Der Lehrer Andrusevičius von der Luokė-Mittelschule des Rayons Telšiai hat eine Liste von Methoden zur »Umerziehung« derjenigen Schüler, die in die Kirche gehen. Im Mai und Juni dieses Jahres wurden Valius Ambrožas (6. Klasse), Gintaras Jankauskas und Saulius Leščianskas (7. Klasse) und andere Schüler vom Schuldirektor Savickas, dem Redakteur der Telšiai Rayonszeitung Vaseris und zwei Vertretern des kommunistischen Parteikomitees des Rayons verhört. Danach mußten die Schüler zusammen mit ihren Eltern zum Sicherheitsbüro von Telšiai zum Verhör gehen. Die Milizbeamten erwiesen sich etwas humaner als die Lehrer und sowjetischen Beamten. Sie sagten, daß Kirchenbesuch kein Verbrechen sei und »sie schließlich keine Fensterscheiben zerschlagen hätten . . .« In der Mittelschule Nr. 1 in Plungė schlugen Schüler der 10. Klasse (aktive Mitglieder der Kommunistischen Jugend: Kačerginskas, Malakauskas und Šakinis) den Schüler Vitalijus Semenauskas zusammen, damit er keine Lust zu weiteren Kirchenbesuchen mehr habe. Seine Eltern beschwerten sich bei dem Schuldirektor, dem Erziehungskomitee und sogar bei der Staatsanwaltschaft. In seiner Antwort drohte der Schuldirektor, ihnen die elterliche Gewalt entziehen zu lassen! Während des Chorpraktikums an der Mittelschule in Telšiai am 15. Mai dieses Jahres nahm Egidijus Želvys aus der 7. Klasse das Pioniertuch ab, das man ihm gewaltsam umgebunden hatte. Er gehörte nicht zu den Pionieren. Die Lehrerin Pilipavičienė schlug dafür dem Schüler ins Gesicht, während die Lehrerin Petraitytė ihn mit Obszönitäten beschimpfte. Zur Strafe durfte der Schüler nicht weiter am Programm teilnehmen. Eine große Kindergruppe war Zeuge dieses Zwischenfalls.

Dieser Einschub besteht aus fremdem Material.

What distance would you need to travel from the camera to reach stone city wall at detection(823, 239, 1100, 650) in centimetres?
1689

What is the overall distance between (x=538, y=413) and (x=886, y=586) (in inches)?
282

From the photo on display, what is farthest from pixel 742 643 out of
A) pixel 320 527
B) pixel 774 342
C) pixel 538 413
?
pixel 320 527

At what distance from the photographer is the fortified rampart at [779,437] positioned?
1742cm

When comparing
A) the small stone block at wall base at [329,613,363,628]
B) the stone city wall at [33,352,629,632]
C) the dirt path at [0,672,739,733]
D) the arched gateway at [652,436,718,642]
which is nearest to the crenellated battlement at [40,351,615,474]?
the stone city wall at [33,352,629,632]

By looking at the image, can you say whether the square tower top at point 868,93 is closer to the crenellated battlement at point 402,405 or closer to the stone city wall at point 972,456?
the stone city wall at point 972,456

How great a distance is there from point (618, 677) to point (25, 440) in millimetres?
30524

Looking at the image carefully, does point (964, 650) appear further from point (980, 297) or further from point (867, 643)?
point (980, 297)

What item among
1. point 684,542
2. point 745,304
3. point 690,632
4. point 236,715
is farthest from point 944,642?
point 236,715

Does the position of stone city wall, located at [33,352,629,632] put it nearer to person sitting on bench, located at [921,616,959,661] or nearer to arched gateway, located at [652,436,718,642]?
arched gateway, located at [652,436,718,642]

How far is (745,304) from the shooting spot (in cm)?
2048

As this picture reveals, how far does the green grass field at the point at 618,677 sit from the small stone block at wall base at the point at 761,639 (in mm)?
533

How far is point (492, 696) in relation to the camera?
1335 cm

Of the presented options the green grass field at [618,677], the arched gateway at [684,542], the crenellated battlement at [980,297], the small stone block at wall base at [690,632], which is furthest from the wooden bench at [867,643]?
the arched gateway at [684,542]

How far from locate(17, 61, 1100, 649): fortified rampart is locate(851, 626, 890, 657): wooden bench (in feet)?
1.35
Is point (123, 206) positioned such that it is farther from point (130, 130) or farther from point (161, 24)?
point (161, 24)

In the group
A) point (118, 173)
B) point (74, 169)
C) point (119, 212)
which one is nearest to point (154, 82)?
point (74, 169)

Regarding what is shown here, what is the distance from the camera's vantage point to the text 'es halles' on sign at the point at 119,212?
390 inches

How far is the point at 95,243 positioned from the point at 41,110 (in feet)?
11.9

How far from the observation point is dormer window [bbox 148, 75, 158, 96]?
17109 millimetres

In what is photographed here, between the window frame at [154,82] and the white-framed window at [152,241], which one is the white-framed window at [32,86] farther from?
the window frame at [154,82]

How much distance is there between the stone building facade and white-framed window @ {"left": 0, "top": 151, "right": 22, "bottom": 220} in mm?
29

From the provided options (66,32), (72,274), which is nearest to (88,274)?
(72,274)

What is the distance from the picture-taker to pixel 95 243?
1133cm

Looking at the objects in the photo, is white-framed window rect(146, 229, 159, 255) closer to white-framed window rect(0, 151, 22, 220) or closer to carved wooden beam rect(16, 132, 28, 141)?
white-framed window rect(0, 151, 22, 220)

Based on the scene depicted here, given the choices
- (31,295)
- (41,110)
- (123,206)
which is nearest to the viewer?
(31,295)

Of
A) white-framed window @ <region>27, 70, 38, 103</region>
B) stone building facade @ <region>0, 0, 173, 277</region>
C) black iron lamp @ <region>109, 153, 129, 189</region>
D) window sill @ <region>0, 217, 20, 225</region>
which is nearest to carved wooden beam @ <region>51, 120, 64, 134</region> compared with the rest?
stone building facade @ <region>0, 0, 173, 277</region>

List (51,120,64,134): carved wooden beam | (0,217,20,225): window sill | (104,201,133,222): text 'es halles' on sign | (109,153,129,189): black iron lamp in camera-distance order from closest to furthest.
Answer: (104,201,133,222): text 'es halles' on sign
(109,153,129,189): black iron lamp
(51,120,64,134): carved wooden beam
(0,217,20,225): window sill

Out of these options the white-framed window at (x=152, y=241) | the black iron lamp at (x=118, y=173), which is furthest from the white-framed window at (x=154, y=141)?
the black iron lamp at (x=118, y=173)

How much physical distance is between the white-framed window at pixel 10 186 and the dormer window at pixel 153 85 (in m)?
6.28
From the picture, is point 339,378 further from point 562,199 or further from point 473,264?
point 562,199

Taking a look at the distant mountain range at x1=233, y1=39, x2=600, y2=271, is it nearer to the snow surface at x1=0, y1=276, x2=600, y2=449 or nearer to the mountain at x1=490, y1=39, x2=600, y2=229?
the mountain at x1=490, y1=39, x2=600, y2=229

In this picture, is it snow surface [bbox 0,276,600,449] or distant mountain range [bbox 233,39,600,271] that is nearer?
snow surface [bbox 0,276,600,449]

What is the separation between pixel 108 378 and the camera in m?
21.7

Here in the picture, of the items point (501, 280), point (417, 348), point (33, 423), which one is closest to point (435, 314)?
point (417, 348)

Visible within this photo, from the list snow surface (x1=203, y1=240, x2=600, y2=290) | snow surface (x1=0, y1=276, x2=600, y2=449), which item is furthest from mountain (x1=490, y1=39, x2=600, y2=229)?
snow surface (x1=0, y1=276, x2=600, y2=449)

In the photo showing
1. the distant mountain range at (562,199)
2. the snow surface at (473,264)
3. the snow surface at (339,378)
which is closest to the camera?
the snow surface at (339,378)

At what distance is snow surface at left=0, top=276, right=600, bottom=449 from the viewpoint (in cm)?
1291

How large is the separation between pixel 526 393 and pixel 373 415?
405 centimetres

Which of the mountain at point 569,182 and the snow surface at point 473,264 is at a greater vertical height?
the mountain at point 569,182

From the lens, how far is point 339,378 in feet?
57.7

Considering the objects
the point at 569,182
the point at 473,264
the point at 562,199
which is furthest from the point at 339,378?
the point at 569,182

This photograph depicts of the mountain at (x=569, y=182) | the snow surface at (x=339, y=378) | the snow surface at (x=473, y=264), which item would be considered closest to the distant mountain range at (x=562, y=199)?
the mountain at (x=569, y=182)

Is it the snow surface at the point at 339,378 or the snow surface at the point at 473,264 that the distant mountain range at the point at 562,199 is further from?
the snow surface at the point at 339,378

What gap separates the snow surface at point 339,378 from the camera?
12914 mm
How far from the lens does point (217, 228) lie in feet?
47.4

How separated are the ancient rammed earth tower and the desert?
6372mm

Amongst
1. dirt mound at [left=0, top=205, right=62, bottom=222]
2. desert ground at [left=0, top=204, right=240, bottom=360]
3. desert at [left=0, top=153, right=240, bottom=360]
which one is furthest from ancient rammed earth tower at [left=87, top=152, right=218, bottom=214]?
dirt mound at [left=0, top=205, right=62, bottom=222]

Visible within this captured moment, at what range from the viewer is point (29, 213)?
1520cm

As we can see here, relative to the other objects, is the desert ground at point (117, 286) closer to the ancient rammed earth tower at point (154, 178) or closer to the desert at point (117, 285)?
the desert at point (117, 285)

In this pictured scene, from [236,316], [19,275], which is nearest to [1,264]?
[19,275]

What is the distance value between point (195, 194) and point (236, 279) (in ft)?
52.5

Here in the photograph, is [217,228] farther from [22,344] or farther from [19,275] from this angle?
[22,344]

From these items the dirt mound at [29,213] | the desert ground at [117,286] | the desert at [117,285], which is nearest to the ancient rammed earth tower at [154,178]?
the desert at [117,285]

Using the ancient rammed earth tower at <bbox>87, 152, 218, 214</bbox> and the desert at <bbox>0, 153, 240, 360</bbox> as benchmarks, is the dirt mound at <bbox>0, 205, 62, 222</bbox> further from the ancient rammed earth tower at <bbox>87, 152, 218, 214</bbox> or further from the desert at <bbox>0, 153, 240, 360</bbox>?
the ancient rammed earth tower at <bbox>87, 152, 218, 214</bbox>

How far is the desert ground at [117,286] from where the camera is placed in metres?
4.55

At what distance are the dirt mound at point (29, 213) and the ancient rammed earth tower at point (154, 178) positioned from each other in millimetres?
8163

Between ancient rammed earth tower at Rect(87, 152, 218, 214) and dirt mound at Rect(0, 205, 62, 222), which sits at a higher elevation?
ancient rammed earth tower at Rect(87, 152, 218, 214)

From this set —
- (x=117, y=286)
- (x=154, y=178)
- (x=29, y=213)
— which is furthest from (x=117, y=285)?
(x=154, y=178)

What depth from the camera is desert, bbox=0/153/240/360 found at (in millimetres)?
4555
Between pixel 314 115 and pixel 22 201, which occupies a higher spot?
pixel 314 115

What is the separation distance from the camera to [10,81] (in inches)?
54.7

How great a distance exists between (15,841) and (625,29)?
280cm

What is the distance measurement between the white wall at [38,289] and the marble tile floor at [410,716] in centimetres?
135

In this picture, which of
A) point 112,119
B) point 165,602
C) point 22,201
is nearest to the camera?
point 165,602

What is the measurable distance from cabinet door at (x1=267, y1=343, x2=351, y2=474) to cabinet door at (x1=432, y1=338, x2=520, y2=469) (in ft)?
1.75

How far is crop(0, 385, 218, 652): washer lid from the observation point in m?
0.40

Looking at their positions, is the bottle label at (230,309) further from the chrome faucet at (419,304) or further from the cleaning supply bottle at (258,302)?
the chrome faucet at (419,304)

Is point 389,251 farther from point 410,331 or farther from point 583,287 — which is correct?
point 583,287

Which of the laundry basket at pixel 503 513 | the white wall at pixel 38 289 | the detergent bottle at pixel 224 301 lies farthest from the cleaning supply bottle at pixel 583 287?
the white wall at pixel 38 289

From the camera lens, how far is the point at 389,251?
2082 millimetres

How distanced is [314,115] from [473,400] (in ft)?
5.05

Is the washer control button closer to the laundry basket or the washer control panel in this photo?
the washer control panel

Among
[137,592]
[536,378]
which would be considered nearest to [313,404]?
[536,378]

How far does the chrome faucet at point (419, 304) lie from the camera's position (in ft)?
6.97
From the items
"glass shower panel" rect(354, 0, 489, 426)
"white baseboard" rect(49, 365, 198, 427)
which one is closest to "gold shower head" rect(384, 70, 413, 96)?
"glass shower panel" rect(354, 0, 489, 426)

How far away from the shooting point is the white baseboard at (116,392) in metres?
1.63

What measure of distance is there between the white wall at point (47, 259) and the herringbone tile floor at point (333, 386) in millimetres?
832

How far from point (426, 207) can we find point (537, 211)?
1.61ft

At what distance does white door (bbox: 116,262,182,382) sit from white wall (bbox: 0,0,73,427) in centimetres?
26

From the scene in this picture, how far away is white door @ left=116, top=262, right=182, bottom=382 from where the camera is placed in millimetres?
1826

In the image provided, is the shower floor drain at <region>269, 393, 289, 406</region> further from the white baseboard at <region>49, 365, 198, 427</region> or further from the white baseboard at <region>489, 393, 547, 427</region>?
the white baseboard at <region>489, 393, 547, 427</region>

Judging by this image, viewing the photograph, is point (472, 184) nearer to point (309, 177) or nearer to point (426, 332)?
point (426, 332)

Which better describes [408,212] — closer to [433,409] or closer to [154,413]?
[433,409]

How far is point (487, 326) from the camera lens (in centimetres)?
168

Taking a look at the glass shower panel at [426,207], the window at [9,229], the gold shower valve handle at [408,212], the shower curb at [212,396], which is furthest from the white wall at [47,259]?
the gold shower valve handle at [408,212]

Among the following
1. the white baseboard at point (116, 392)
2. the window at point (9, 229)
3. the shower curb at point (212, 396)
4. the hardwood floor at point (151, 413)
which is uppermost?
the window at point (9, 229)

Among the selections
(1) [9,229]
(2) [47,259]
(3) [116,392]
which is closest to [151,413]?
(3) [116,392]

Sind das keine Tatsachen? Und doch berühren sie nur die Oberfläche! Bis heute wurde nicht eine einzige Person in Sowjet-Litauen für die Verfolgung eines Gläubigen bestraft. Wir verlangen, daß diejenigen, die die Humanität sowie die sowjetische Justiz verletzen, bestraft werden. Weiterhin weisen wir darauf hin, daß solche Übergriffe von Atheisten ständig zunehmen. Die meisten Vorfälle ereignen sich aufgrund der subjektiven Interpretation der Gesetze durch den Bevollmächtigten des Rates für religiöse Angelegenheiten, P. Anilionis. Bei Zusammentreffen mit Dekanen, Priestern und sowjetischen Beamten betont er immer wieder, daß das Gesetz es Kindern verbiete, sich aktiv an Kirchenchören, Prozessionen, heiligen Messen usw. zu beteiligen. Ein derartiger Erlaß steht jedoch in keinem Gesetz. Auf der anderen Seite veröffentlichte der frühere Bevollmächtigte des Rates für religiöse Angelegenheiten, Tumėnas, im Februar 1978 in allen Zeitungen des Rayons folgendes: »Jeder, der es will, kann religiöses Brauchtum ausüben.« Nicht nur teilnehmen, sondern ausführen! Er nannte keine Einschränkungen wie etwa Kinder oder Altersgrenzen. Auch die Verfassung erlaubt in Artikel 50 ohne jede Einschränkung die freie Entfaltung bei der Ausübung eines religiösen Kultes. Sie erlaubt also die Ausübung (das Singen, Prozessionen etc.) und nicht nur das passive Hinschauen.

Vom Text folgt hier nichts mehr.